A database was developed of all the macro drivers to calculate the market impact of the technologies. For each technology, these drivers included the following:
- Sector (commercial or residential) and building segments (e.g., office, retail, single-family dwellings, etc.) to which the technology would apply
- End-uses affected by the technology
- Energy used for those end-uses within the applicable building segments
- Fuel shares, specifically the allocation between electricity and non-electric fuels for the heating and domestic hot water end uses
- Applicability of the technology to each segment, e.g., the technical limitation on application of the technology
- Current penetration of the technology
- Potential penetration of the technology by the end of the study period.
The Canadian macro-market analysis includes energy savings and associated greenhouse gas emission reductions expressed as savings in the target year, 2020 relative to a “Business As Usual” base case projection of energy use.

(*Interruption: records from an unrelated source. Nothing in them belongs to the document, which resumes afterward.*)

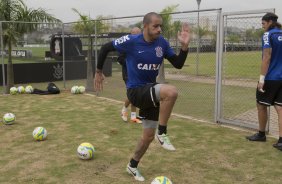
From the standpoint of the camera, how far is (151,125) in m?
4.34

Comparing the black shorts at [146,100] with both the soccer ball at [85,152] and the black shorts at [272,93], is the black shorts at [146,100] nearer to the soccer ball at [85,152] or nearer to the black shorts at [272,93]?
the soccer ball at [85,152]

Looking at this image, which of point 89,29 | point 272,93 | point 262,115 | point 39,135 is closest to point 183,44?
point 272,93

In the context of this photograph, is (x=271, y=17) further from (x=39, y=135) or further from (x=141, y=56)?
(x=39, y=135)

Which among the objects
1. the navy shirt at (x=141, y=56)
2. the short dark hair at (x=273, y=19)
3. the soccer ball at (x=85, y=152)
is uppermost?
the short dark hair at (x=273, y=19)

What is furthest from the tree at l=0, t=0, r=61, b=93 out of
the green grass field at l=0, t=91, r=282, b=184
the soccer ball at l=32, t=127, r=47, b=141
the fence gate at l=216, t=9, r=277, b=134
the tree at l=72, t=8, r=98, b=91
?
the fence gate at l=216, t=9, r=277, b=134

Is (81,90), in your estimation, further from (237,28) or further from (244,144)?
(244,144)

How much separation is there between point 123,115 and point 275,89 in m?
3.48

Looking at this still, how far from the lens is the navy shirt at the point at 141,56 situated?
424 cm

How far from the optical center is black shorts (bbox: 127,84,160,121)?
412 cm

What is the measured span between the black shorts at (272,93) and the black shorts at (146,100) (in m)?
2.63

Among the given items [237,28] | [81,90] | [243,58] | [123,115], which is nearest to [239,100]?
[243,58]

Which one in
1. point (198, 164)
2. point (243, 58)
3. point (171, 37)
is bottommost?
point (198, 164)

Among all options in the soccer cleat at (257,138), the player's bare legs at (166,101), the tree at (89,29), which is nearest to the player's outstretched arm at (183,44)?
the player's bare legs at (166,101)

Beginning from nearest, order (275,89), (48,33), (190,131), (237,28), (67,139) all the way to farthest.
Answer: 1. (275,89)
2. (67,139)
3. (190,131)
4. (237,28)
5. (48,33)
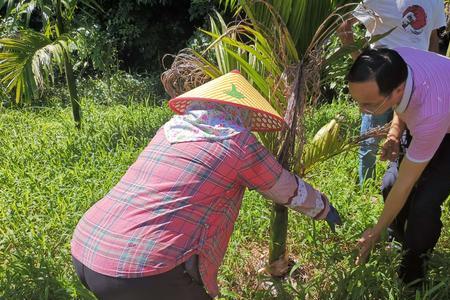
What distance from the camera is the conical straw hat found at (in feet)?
5.40

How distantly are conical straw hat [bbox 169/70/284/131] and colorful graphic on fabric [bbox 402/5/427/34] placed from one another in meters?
1.27

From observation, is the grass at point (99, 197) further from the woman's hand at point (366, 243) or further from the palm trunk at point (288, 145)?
the palm trunk at point (288, 145)

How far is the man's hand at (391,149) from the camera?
7.62ft

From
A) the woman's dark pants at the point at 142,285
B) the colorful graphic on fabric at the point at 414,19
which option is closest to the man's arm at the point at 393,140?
the colorful graphic on fabric at the point at 414,19

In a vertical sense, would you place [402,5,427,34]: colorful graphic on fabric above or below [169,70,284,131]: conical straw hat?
above

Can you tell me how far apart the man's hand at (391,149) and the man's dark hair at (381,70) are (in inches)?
22.2

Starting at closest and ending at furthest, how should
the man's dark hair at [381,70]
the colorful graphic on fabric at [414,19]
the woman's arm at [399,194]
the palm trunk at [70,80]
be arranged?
the man's dark hair at [381,70], the woman's arm at [399,194], the colorful graphic on fabric at [414,19], the palm trunk at [70,80]

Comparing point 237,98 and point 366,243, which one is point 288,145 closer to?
point 237,98

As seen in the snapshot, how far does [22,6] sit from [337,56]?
3.33m

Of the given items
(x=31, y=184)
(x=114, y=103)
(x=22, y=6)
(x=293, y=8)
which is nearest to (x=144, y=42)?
(x=114, y=103)

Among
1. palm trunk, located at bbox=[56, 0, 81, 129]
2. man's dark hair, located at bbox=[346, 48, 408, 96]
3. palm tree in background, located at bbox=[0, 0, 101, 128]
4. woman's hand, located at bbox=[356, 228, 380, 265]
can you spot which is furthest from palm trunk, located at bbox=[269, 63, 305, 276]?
palm trunk, located at bbox=[56, 0, 81, 129]

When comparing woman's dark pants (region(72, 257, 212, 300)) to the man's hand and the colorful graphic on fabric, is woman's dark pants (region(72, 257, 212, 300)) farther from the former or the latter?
the colorful graphic on fabric

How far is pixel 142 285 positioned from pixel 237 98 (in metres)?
0.68

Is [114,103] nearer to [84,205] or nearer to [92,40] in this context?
[92,40]
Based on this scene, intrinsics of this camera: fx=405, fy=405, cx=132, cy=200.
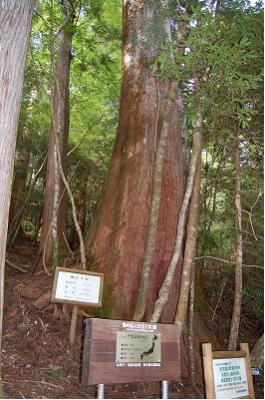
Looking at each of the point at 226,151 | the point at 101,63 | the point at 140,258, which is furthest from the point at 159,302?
the point at 101,63

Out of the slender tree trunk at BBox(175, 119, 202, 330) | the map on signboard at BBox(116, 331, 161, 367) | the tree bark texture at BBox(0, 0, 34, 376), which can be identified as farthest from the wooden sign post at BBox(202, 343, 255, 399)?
the tree bark texture at BBox(0, 0, 34, 376)

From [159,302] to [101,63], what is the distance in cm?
715

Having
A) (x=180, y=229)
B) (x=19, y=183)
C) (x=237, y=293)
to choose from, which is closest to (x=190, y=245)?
(x=180, y=229)

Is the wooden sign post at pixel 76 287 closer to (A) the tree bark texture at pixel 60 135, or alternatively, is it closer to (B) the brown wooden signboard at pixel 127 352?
(B) the brown wooden signboard at pixel 127 352

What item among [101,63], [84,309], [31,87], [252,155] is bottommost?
[84,309]

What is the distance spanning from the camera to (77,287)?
4.56m

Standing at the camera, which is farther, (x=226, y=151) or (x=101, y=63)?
(x=101, y=63)

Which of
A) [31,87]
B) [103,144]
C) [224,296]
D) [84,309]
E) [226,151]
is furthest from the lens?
[103,144]

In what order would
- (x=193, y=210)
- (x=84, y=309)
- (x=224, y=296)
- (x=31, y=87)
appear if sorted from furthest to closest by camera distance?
(x=224, y=296) → (x=31, y=87) → (x=84, y=309) → (x=193, y=210)

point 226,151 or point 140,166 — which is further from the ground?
point 226,151

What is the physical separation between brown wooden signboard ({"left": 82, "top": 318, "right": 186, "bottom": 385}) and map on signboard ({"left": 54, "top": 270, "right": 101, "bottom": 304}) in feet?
3.61

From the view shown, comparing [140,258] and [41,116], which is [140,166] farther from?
[41,116]

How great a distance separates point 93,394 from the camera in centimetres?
426

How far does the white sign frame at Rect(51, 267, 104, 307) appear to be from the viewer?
448 cm
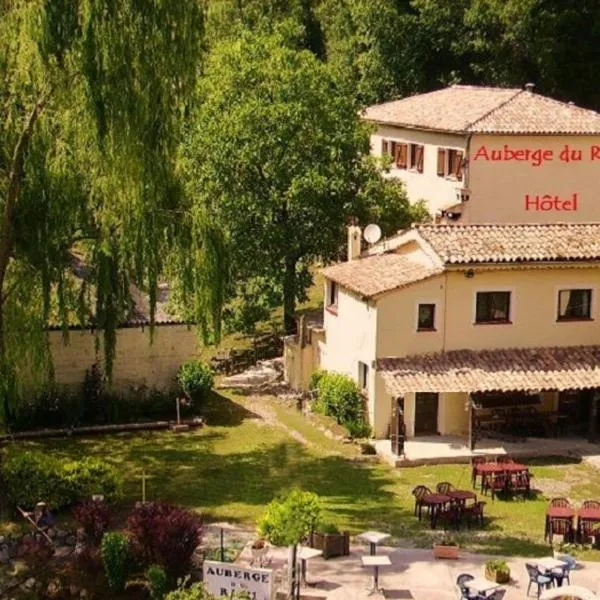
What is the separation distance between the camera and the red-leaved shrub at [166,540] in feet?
69.4

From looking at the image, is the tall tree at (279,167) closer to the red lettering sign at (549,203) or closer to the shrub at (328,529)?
the red lettering sign at (549,203)

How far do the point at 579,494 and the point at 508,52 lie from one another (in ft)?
128

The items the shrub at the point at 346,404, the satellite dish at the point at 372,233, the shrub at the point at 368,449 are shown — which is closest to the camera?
the shrub at the point at 368,449

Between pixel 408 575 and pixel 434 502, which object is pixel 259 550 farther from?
pixel 434 502

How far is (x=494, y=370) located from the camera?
3225 cm

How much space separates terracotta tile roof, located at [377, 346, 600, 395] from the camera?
103ft

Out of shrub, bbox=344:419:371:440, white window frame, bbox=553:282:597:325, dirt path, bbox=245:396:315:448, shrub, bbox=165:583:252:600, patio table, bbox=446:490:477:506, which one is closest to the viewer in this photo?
shrub, bbox=165:583:252:600

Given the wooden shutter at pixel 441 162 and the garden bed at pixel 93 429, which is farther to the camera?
the wooden shutter at pixel 441 162

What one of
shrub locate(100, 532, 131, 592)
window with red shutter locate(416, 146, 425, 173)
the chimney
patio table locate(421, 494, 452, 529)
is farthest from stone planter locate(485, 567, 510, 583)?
window with red shutter locate(416, 146, 425, 173)

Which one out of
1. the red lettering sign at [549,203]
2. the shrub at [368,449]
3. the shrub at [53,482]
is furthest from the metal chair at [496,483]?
the red lettering sign at [549,203]

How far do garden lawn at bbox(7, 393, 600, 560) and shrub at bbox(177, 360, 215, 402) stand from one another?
2.53ft

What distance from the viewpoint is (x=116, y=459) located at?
30.5m

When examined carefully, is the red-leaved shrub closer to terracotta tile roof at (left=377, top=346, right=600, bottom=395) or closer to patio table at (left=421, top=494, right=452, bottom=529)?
patio table at (left=421, top=494, right=452, bottom=529)

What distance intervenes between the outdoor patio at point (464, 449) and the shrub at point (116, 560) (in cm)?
1105
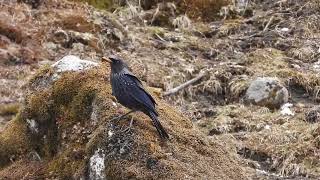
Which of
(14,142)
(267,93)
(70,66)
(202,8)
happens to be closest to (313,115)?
(267,93)

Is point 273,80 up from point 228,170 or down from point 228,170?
down

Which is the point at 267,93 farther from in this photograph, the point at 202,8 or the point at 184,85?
the point at 202,8

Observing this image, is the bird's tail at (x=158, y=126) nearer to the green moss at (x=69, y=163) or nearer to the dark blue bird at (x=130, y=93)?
the dark blue bird at (x=130, y=93)

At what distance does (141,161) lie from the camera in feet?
14.6

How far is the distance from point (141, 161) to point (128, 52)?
5.06 meters

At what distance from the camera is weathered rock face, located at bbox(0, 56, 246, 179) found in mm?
4496

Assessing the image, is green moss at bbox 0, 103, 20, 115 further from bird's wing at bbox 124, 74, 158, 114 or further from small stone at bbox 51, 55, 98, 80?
bird's wing at bbox 124, 74, 158, 114

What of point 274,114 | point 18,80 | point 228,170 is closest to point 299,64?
point 274,114

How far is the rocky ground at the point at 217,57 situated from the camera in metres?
7.06

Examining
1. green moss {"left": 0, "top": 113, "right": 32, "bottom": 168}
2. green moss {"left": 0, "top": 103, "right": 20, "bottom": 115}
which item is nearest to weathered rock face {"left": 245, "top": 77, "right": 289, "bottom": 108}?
green moss {"left": 0, "top": 103, "right": 20, "bottom": 115}

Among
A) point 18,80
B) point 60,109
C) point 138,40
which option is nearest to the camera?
point 60,109

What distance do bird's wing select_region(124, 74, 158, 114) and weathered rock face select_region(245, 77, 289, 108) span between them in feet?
11.9

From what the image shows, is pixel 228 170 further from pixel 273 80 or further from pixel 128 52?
pixel 128 52

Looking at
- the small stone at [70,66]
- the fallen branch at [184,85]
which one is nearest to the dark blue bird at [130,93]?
the small stone at [70,66]
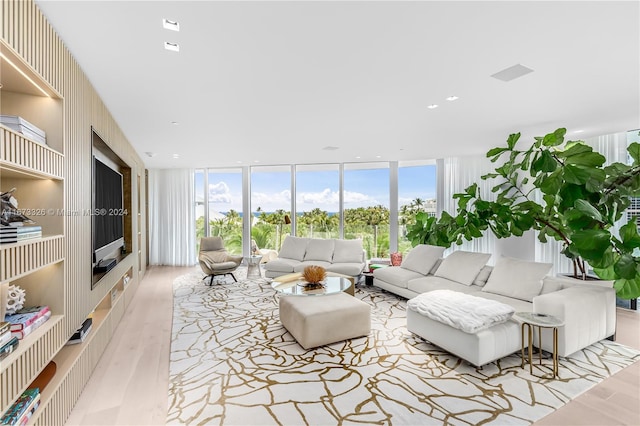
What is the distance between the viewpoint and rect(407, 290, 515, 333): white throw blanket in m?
2.68

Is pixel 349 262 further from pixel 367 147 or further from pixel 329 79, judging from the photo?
pixel 329 79

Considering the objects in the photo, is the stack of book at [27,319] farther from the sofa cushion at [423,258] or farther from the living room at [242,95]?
the sofa cushion at [423,258]

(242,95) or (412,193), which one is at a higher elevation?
(242,95)

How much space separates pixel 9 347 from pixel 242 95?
100 inches

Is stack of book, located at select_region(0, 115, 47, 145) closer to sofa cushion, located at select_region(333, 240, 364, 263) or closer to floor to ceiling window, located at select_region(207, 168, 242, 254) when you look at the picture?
sofa cushion, located at select_region(333, 240, 364, 263)

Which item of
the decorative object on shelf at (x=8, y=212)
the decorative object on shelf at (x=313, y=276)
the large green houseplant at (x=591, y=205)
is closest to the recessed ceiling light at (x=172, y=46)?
→ the decorative object on shelf at (x=8, y=212)

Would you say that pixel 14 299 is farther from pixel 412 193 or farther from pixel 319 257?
pixel 412 193

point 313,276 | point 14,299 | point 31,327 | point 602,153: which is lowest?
point 313,276

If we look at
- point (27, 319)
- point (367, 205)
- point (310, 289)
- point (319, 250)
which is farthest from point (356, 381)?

The savings percentage and the factors that account for technical applicability and penetration are applied to the projected “Business As Usual” annual energy consumption for 2020. The total savings presented in the results section are projected energy savings in that target year. They are not accumulated savings.
E.3 RESULTS
Seventy-two T&Ps were studied in detail. Table ES-1 indicates the distribution of these T&Ps according to the categories of “high,” “medium,” “lower,” “special,” and “not a priority”, based on 3 quantitative and qualitative values: potential market level energy savings, economic performance (cost of saved energy), and likelihood of success.
The report documents the U.S. and Canadian macro assessment results separately. The Canadian results are summarized here.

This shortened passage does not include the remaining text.